Texte de Georges Roque, philosophe et historien de l’art

 


 

[1] J’avais développé cette idée dans Ceci n’est pas un Magritte. Essai sur Magritte et la publicité, Paris, Flammarion, 1983, p. 59 sq.

[2] R. Magritte, lettre à A. Bosmans, 19 juillet 1961, in Écrits Complets (éd. A. Blavier), Paris, Flammarion, 1979, p. 485.

[3] Id., « Sur les titres », in Écrits complets, op. cit., p. 259.

[4] J’avais développé cette idée dans Ceci n’est pas un Magritte.
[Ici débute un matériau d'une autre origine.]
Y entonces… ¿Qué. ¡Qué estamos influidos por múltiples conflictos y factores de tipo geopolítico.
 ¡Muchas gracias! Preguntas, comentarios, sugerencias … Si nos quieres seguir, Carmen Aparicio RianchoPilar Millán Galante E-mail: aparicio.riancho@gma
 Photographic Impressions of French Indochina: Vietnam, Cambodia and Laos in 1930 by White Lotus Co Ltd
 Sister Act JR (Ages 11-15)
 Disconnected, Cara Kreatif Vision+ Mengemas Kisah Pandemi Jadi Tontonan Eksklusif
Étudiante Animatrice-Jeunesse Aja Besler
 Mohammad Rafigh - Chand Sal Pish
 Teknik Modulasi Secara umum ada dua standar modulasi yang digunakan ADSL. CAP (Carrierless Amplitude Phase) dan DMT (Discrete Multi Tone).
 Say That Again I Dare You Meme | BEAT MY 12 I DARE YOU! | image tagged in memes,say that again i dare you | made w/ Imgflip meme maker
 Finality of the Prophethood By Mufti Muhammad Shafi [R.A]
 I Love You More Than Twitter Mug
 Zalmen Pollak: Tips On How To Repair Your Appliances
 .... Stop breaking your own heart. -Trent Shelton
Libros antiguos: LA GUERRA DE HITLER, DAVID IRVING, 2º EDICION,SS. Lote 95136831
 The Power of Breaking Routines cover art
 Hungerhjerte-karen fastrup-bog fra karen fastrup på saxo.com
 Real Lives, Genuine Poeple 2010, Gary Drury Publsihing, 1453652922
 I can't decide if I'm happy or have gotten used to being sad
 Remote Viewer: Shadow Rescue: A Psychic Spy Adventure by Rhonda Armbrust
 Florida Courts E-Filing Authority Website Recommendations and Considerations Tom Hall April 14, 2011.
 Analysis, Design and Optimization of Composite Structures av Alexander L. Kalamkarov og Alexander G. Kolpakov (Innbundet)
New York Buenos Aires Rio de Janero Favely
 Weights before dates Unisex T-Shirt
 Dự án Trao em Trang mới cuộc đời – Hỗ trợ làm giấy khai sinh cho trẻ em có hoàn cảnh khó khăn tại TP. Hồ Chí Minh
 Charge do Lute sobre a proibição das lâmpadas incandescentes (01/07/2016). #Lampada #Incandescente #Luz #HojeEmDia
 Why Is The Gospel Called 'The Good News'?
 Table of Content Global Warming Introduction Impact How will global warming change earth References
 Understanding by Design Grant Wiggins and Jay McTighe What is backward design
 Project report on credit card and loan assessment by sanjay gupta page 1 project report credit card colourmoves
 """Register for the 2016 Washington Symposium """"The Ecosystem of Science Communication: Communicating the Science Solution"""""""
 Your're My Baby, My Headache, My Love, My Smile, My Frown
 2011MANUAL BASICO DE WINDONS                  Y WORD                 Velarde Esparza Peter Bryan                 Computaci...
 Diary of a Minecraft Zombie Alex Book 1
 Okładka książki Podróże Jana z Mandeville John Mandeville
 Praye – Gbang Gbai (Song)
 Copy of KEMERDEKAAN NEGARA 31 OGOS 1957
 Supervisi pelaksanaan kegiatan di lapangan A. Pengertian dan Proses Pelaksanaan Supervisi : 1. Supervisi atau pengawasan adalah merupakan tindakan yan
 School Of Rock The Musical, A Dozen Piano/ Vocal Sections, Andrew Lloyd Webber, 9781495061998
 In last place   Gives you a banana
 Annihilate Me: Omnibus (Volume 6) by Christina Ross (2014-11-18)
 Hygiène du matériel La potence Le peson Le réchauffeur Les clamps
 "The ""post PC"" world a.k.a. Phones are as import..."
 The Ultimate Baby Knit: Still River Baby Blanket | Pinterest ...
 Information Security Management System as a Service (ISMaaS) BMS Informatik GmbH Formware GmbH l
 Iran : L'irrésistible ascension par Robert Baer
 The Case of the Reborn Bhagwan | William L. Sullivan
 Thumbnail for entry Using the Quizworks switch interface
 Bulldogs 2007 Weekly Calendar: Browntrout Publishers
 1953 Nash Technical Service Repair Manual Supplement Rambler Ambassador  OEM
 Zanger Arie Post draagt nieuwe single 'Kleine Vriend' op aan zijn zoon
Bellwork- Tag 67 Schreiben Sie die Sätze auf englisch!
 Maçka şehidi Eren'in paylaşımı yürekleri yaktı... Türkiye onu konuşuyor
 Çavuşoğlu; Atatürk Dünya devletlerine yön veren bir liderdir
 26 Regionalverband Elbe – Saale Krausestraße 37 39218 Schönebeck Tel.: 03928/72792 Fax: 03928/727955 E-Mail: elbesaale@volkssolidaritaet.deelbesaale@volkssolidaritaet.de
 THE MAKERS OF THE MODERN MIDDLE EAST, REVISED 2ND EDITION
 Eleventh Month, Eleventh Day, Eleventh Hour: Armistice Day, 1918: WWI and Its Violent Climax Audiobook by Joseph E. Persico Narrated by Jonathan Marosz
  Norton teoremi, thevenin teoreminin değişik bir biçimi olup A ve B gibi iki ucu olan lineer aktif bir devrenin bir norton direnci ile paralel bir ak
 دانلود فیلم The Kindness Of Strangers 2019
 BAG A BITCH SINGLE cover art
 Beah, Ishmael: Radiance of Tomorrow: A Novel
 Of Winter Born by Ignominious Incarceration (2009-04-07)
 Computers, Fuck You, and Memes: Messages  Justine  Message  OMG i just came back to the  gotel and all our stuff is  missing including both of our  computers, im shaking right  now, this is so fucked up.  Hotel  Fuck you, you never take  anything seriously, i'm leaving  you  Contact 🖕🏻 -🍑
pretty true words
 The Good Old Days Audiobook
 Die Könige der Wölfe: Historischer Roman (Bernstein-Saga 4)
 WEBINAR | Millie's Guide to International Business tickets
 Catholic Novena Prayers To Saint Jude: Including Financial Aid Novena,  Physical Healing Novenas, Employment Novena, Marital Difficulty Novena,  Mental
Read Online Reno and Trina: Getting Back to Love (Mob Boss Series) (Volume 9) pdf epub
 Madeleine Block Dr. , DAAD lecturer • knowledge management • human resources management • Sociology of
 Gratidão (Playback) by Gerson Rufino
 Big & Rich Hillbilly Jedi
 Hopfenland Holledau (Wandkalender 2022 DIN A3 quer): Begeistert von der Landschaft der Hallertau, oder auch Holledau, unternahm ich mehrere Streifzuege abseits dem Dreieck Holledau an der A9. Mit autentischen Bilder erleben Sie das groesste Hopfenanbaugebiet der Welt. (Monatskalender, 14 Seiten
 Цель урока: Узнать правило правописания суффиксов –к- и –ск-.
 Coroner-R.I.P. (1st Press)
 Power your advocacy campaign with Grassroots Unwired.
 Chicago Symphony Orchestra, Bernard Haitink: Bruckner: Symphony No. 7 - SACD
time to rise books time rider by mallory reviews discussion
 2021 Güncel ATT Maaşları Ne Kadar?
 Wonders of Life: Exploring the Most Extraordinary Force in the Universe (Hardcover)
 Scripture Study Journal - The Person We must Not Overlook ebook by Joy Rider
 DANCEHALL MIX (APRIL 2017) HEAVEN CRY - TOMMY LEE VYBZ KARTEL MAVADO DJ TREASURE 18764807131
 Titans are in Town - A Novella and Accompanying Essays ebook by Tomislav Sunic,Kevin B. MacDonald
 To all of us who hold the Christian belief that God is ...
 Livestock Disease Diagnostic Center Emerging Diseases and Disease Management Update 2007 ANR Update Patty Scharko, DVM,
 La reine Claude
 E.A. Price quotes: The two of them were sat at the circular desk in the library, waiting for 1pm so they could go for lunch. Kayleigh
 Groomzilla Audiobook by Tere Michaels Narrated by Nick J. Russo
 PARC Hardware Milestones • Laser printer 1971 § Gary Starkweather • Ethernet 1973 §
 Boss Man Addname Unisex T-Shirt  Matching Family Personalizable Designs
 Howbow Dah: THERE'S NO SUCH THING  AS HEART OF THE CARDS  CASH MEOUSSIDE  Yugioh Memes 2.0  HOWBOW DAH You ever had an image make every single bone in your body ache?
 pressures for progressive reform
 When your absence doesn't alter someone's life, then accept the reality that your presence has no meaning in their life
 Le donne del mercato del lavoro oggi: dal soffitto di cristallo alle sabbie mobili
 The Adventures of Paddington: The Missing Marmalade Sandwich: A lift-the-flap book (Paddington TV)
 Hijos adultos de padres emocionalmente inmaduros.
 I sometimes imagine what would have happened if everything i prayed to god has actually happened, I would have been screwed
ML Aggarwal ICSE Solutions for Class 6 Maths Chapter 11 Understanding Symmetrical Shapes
Essai sur Magritte et la publicité, Paris, Flammarion, 1983, p. 59 sq.

[5] R.Magritte, lettre à Bosmans, 19 juillet 1961, in Ecrits Complets, op.cit., p.485.

[6] R.Magritte, « Sur les titres », in Ecrits Complets, op.cit., p.259

[7] J’ai analysé deux d’entre eux : l’oiseau, « Le peintre et ses motifs », Communications n°47, n° spécial Variations sur le thème, 1988, p. 147-158 ; « Un motif dynamique : le corps de femme chez Magritte » dans L. Hébert, P. Michelucci et É. Trudel (éds.), Magritte. Perspectives nouvelles, nouveaux regards, Montréal, Nota Bene, 2018, p. 319-348.

[8] Le lecteur qui souhaiterait en savoir plus pourrait se reporter à mon article « Magritte : les mots et les images », in Iconotextes, sous la direction d’A. Montandon, Gap, C.R.D.C.-Ophrys, 1990, p. 91-103.